Both sides of the identity $$\sum_{r=1}^n (r^2+1)r!=n (n+1)!$$ count the number of permutations of $\{1,\dots,n+2\}$ such that $n+1$ and $n+2$ are not adjacent. The RHS first permutes $\{1,\dots,n+1\}$ in $(n+1)!$ ways and then inserts $n+2$ into any of the $n$ positions that are not adjacent to $n+1$. For the LHS, first reverse the sum to $$\sum_{k=0}^{n-1} ((n-k)^2+1)(n-k)!.$$ We show that this sum counts the permutations $\pi$ according to the largest $k$ for which $\pi(1)=1,\dots,\pi(k)=k$. Note that $k<n$ because otherwise $n+1$ and $n+2$ would be adjacent.

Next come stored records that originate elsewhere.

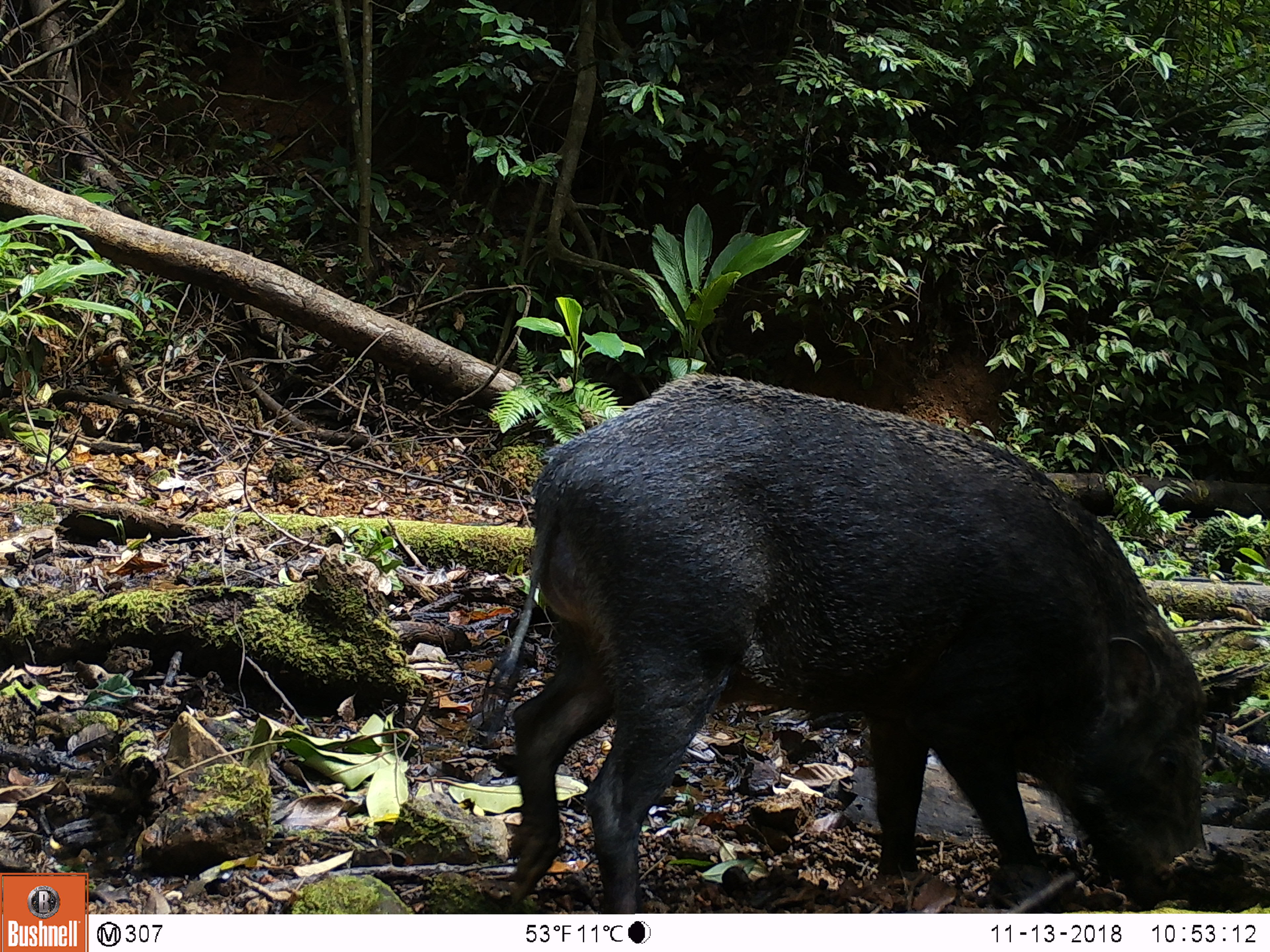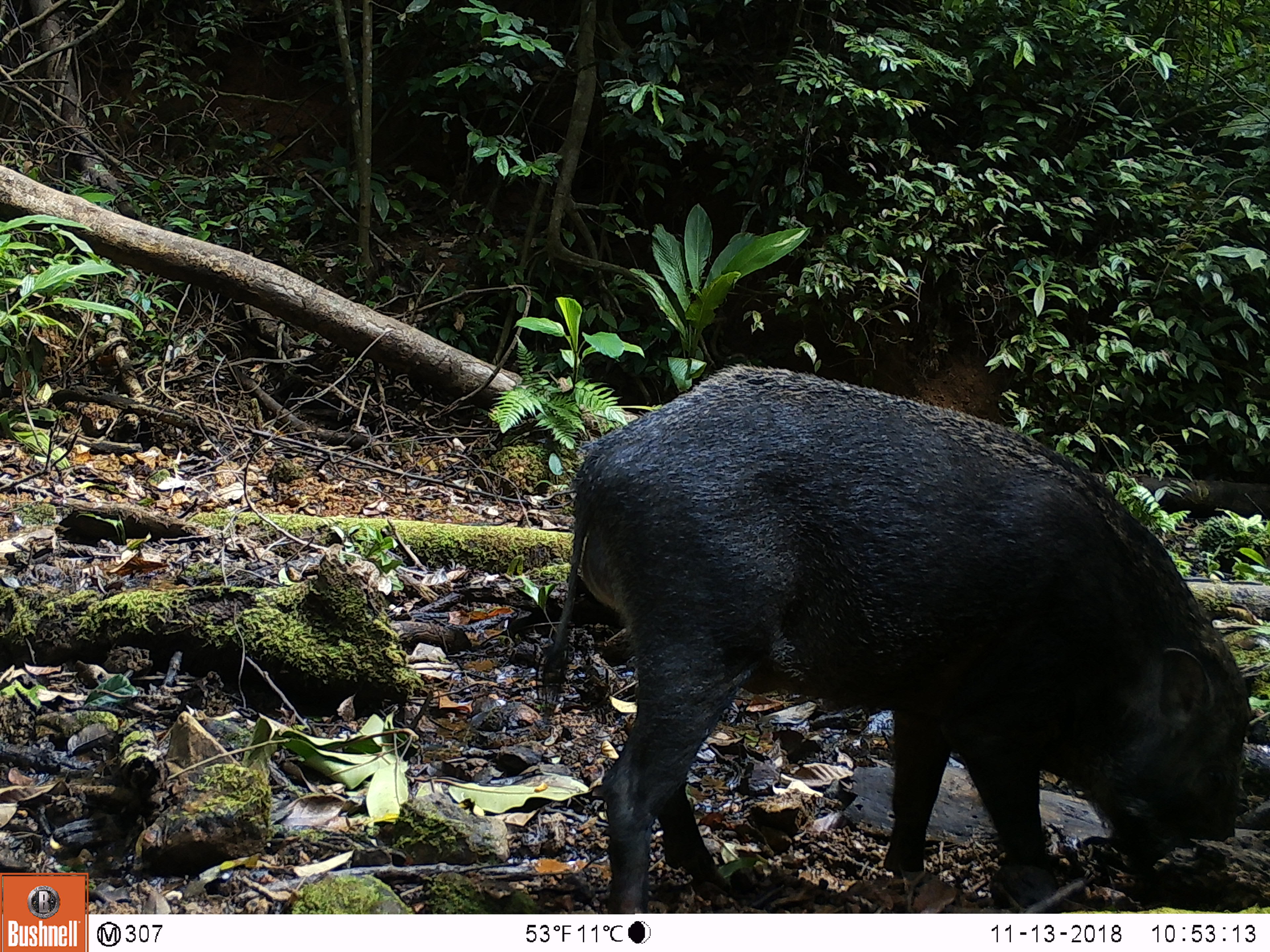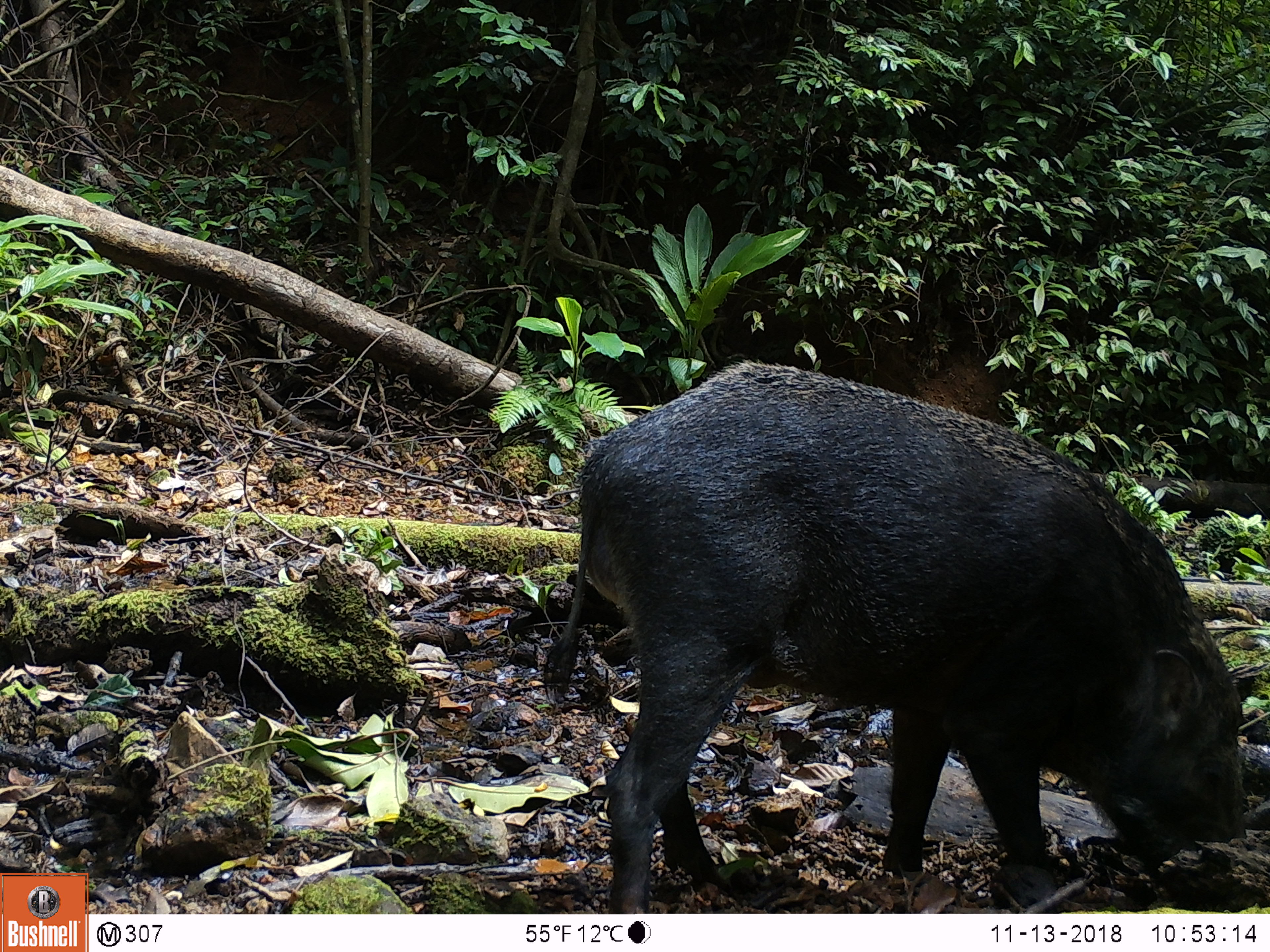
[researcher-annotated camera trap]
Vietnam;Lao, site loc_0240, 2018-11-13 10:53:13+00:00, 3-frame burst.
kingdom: Animalia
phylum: Chordata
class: Mammalia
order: Artiodactyla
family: Suidae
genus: Sus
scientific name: Sus scrofa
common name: eurasian wild pig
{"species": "eurasian wild pig (Sus scrofa)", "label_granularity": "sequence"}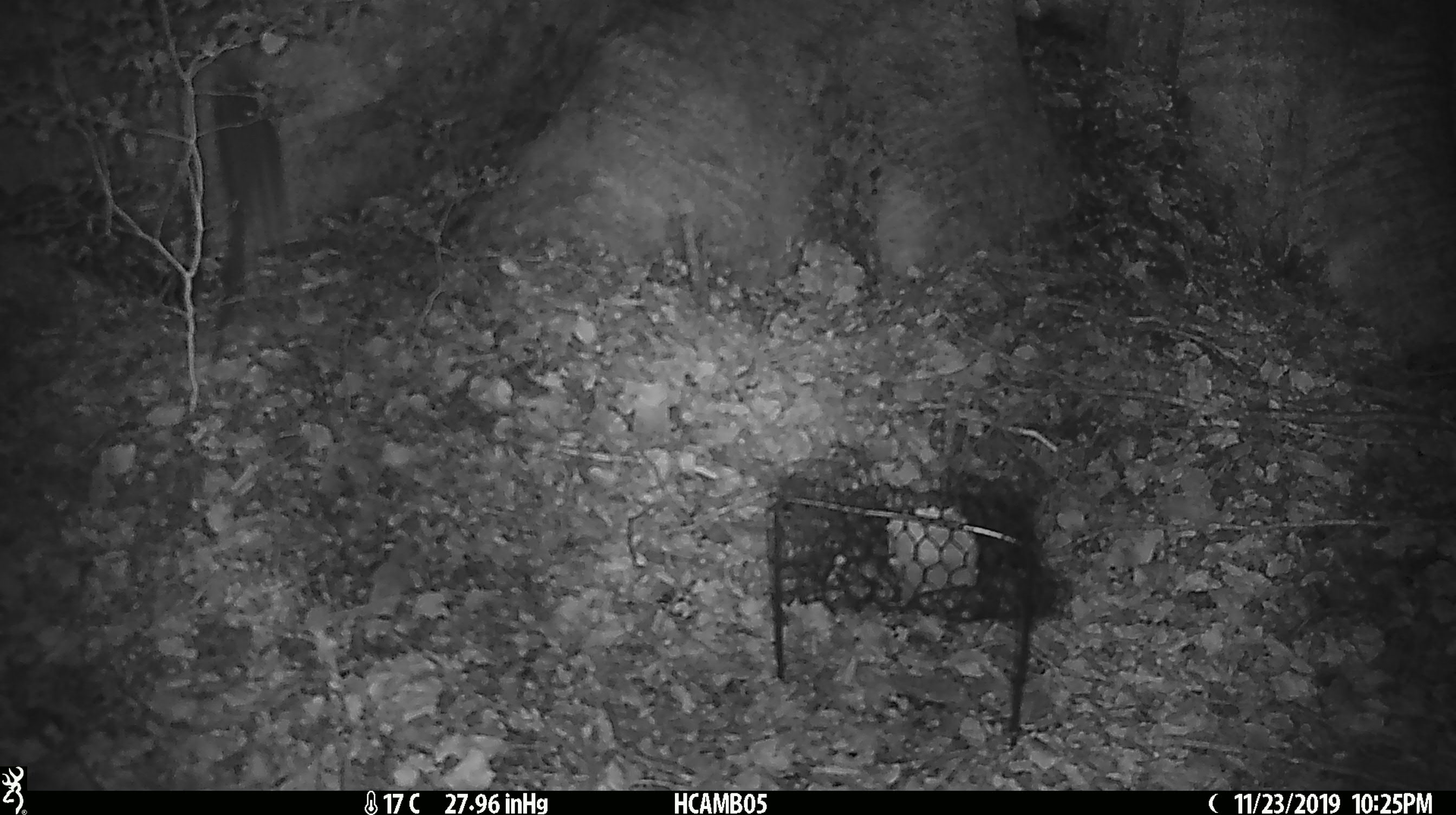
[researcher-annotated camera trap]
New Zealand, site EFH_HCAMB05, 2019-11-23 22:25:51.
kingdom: Animalia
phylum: Chordata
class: Mammalia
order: Rodentia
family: Muridae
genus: Rattus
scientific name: Rattus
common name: rat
Rat (Rattus).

Now consider the three mutually exclusive cases:

• $\pi(k+1)=n+1$ and $\pi(k+2)\not=n+2$
• $\pi(k+1)=n+2$ and $\pi(k+2)\not=n+1$
• $\pi(k+1)\not\in\{k+1,n+1,n+2\}$

These cases yield $(n-k)(n-k)!$, $(n-k)(n-k)!$, and $(n-k-1) (n-k)! (n-k-1)$ permutations, respectively, with total $$(2 (n-k) + (n-k-1)^2) (n-k)!=((n-k)^2+1)(n-k)!,$$ as desired.